===== TEXT TO READ
The global electrification of transportation is an uneven evolution, simultaneously enabled and hindered by the myriad forces that govern technology development and affect everything from automobiles and unmanned aircraft to rail transport and marine craft. These enabling/hindering forces include fast-maturing but heavy batteries, government oversight that is sometimes slow to adapt, principles of gravity and friction, strict passenger safety requirements, anxious insurers and uneven development of lightweight materials.
Still, materials, processing, hardware and software innovations are making possible products that just a few years ago were inconceivable, and there may be no better example of this than the Seven, a new all-electric, high-range, all-composite foiling speedboat being manufactured by Candela Boats (Lidingö, Sweden) using resin matrix solutions provided by Sicomin Epoxy Systems (Châteauneuf les Martigues, France).
How we got here
Candela Boats was founded in 2014 by CEO Gustav Hasselskog who, although an engineer by education, had worked previously as a consultant and in the consumer chemicals market. By his own admission, Hasselskog “had become bored” with the corporate work world and decided that he wanted to find more meaningful work. He quit his corporate job in 2014 and during that summer retreated with his family to a home located on one of the archipelagos that surround Stockholm, Sweden.
==========
WHAT THIS EXERCISE ASKS
1. From the article on the Candela speedboat, write out the part that opens with the words containing "How we got here" and closes with "surround Stockholm, Sweden.".
2. According to the article on the Candela speedboat, which company supplies the resin matrix solutions used to build the Seven?
The lines are separate material and have no connection to the article on the Candela speedboat.
===== MATERIAL
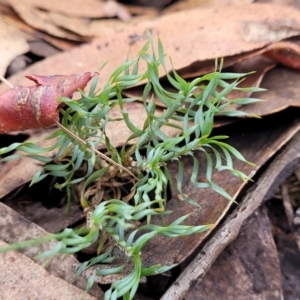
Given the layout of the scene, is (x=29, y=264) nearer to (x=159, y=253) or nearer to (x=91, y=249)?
==========
ANSWERS TO THE EXERCISE
1.
How we got here
Candela Boats was founded in 2014 by CEO Gustav Hasselskog who, although an engineer by education, had worked previously as a consultant and in the consumer chemicals market. By his own admission, Hasselskog “had become bored” with the corporate work world and decided that he wanted to find more meaningful work. He quit his corporate job in 2014 and during that summer retreated with his family to a home located on one of the archipelagos that surround Stockholm, Sweden.

2. Sicomin Epoxy Systems